Data block
_ _ _

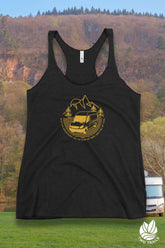 Soul Seeker Mountain - Women's Racerback Tank Top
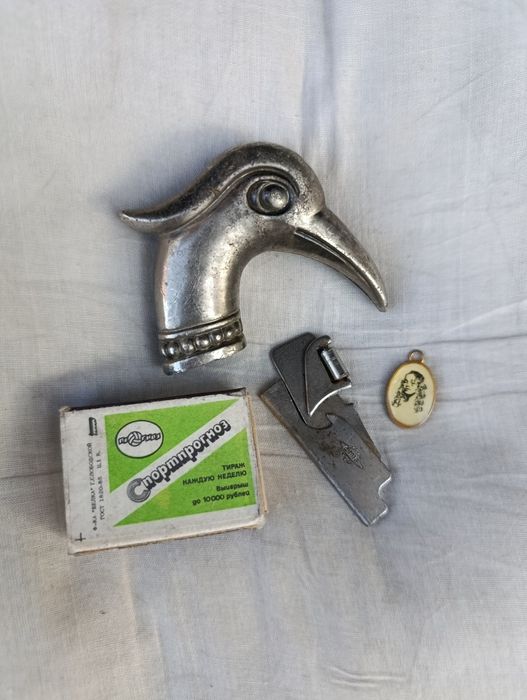 Ручка от трости редкий винтаж редкость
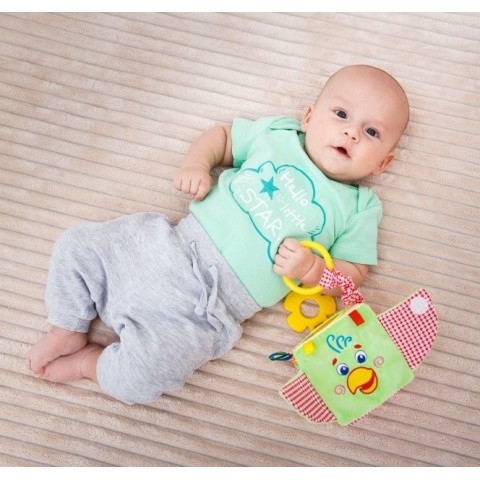 Підвіска-кубик Зоо "Папуга Пустун" МС 110202-01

_ _ _

Task to carry out
Give back the whole listing exactly, without pictures.

Answer space
 Soul Seeker Mountain - Women's Racerback Tank Top
 Ручка от трости редкий винтаж редкость
 Підвіска-кубик Зоо "Папуга Пустун" МС 110202-01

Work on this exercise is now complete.